■ Directions for this task
Go through the data below and copy it exactly, skipping every picture.

■ Input material
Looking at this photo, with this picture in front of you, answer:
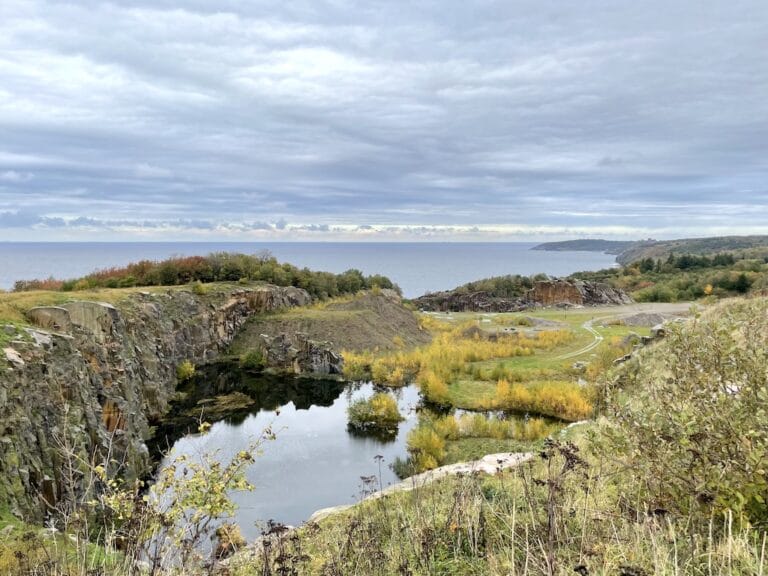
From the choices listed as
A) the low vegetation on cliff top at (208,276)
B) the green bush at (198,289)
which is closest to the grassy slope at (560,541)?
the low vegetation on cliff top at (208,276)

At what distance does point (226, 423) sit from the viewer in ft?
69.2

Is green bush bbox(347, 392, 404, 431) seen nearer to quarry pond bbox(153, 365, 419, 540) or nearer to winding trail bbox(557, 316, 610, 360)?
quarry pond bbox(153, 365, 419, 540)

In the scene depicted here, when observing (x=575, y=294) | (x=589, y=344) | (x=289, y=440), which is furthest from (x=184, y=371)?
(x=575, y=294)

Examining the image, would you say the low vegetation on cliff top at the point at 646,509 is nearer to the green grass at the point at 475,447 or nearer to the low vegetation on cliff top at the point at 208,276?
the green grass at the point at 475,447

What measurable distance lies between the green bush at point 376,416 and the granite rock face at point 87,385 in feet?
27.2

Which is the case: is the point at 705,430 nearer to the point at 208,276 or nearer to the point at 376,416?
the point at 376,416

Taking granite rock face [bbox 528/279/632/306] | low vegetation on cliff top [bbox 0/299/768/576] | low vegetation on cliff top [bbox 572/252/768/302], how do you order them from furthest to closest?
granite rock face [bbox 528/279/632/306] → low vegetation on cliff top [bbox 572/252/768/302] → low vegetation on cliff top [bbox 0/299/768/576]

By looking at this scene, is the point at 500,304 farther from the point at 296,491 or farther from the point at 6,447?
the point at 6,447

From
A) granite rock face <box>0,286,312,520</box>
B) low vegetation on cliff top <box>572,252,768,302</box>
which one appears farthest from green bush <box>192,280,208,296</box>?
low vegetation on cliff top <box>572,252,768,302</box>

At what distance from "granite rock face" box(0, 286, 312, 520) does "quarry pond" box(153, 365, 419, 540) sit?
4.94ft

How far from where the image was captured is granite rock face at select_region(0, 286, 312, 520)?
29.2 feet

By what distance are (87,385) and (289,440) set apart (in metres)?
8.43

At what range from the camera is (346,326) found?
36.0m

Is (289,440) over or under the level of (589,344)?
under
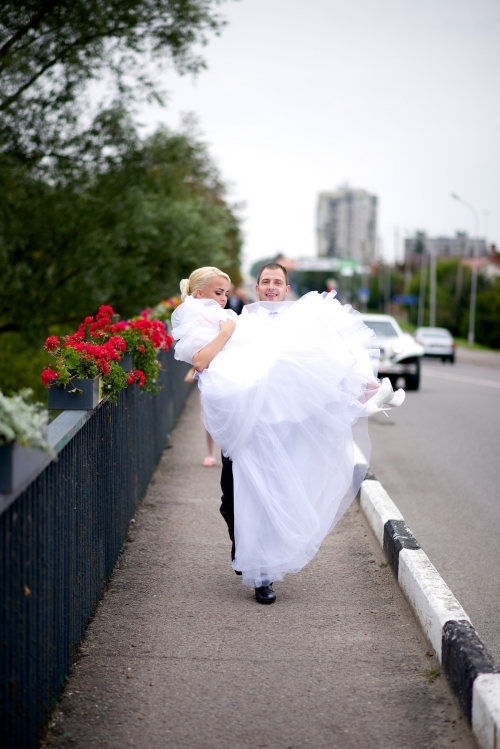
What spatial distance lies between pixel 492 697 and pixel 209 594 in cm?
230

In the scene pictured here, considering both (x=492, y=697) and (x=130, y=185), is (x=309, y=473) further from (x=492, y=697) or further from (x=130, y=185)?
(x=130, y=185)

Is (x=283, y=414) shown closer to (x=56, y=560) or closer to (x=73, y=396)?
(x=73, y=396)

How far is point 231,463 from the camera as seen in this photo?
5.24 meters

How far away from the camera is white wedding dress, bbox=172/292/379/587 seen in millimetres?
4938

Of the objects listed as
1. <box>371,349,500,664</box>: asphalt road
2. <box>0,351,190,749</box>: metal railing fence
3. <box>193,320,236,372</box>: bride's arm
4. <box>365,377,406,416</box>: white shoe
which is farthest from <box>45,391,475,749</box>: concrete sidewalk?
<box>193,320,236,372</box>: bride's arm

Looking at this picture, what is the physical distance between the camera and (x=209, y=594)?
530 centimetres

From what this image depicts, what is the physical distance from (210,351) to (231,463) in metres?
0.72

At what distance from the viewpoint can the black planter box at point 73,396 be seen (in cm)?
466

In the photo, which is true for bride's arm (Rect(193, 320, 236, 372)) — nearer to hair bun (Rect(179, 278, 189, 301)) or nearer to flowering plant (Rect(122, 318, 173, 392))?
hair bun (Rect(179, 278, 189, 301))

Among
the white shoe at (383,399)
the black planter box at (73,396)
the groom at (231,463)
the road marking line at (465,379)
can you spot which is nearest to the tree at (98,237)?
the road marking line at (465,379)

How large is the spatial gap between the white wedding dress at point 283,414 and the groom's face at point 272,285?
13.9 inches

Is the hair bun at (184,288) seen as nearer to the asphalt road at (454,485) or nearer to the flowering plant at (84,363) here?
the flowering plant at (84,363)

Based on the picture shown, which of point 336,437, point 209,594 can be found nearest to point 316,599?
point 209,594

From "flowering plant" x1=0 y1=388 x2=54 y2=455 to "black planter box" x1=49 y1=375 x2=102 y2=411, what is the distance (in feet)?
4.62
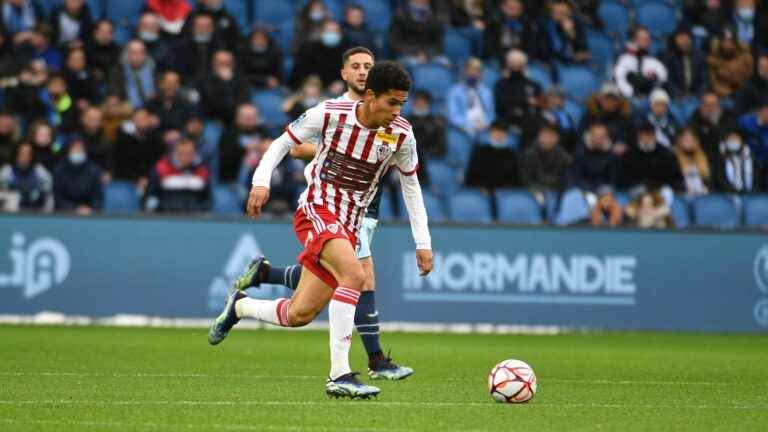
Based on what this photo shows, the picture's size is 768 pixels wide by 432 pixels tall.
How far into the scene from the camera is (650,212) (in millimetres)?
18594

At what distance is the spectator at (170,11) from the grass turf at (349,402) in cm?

■ Expected answer
Looking at this photo, with this picture in front of you, answer:
From the choices listed as
A) the low vegetation on cliff top at (208,276)
B) the green bush at (198,289)
which is closest to the grassy slope at (560,541)?
the low vegetation on cliff top at (208,276)

At what distance does point (226, 423) sit from the viewer in ft?
69.2

Is green bush bbox(347, 392, 404, 431) seen nearer to quarry pond bbox(153, 365, 419, 540) or nearer to winding trail bbox(557, 316, 610, 360)?
quarry pond bbox(153, 365, 419, 540)

In the scene depicted here, when observing (x=575, y=294) | (x=589, y=344) | (x=289, y=440), which is furthest from (x=184, y=371)?
(x=575, y=294)

Examining the image, would you say the low vegetation on cliff top at the point at 646,509 is nearer to the green grass at the point at 475,447 or nearer to the low vegetation on cliff top at the point at 208,276?
the green grass at the point at 475,447

What measurable distance lies between the green bush at point 376,416 and the granite rock face at point 87,385 in feet?
27.2

Which is the case: is the point at 705,430 nearer to the point at 208,276 or nearer to the point at 376,416?
the point at 376,416

Taking granite rock face [bbox 528/279/632/306] | low vegetation on cliff top [bbox 0/299/768/576] | low vegetation on cliff top [bbox 572/252/768/302], how do you order them from furthest to closest?
granite rock face [bbox 528/279/632/306] → low vegetation on cliff top [bbox 572/252/768/302] → low vegetation on cliff top [bbox 0/299/768/576]

By looking at this scene, is the point at 500,304 farther from the point at 296,491 or farther from the point at 6,447?
the point at 6,447

From
A) granite rock face <box>0,286,312,520</box>
B) low vegetation on cliff top <box>572,252,768,302</box>
which one appears farthest from green bush <box>192,280,208,296</box>?
low vegetation on cliff top <box>572,252,768,302</box>

At what distance from "granite rock face" box(0, 286, 312, 520) does "quarry pond" box(153, 365, 419, 540) sit?
4.94ft

How far from where the image was captured is granite rock face at select_region(0, 286, 312, 520)?
29.2 feet

By what distance are (87,385) and (289,440) set apart (in metres)?
8.43

At what range from the camera is (346,326) found?
36.0m

Is (289,440) over or under the level of (589,344)?
under
What spatial distance lies between pixel 492 697 and pixel 209 594 in cm?
230

In the scene pictured here, considering both (x=492, y=697) and (x=130, y=185), is (x=309, y=473) further from (x=492, y=697) or further from (x=130, y=185)?
(x=130, y=185)

Is (x=283, y=414) shown closer to (x=56, y=560) or closer to (x=73, y=396)?
(x=73, y=396)

How far is point 231,463 from the camera as seen in this photo?
5.24 meters

How far away from the camera is white wedding dress, bbox=172/292/379/587 seen in millimetres?
4938

Of the objects listed as
1. <box>371,349,500,664</box>: asphalt road
2. <box>0,351,190,749</box>: metal railing fence
3. <box>193,320,236,372</box>: bride's arm
4. <box>365,377,406,416</box>: white shoe
which is farthest from <box>45,391,475,749</box>: concrete sidewalk?
<box>193,320,236,372</box>: bride's arm

Looking at this picture, what is the physical distance between the camera and (x=209, y=594)?
530 centimetres

From what this image depicts, what is the physical distance from (210,351) to (231,463) in metres?
0.72

At what distance from the viewpoint can the black planter box at point 73,396 be seen (in cm)?
466

In the photo, which is true for bride's arm (Rect(193, 320, 236, 372)) — nearer to hair bun (Rect(179, 278, 189, 301)) or nearer to flowering plant (Rect(122, 318, 173, 392))?
hair bun (Rect(179, 278, 189, 301))

Among
the white shoe at (383,399)
the black planter box at (73,396)
the groom at (231,463)
the road marking line at (465,379)
can you spot which is nearest to the tree at (98,237)?
the road marking line at (465,379)

How large is the spatial gap between the white wedding dress at point 283,414 and the groom's face at point 272,285?
13.9 inches

Is the hair bun at (184,288) seen as nearer to the asphalt road at (454,485) or nearer to the flowering plant at (84,363) here?
the flowering plant at (84,363)

Based on the picture shown, which of point 336,437, point 209,594 can be found nearest to point 316,599?
point 209,594

From "flowering plant" x1=0 y1=388 x2=54 y2=455 to "black planter box" x1=49 y1=375 x2=102 y2=411, what is the distance (in feet)?
4.62
Based on what this photo shows, the picture's size is 768 pixels wide by 432 pixels tall.
How far into the scene from the camera is (650,212) (in millimetres)?
18594

At what distance is the spectator at (170,11) from the grass turf at (349,402) in cm?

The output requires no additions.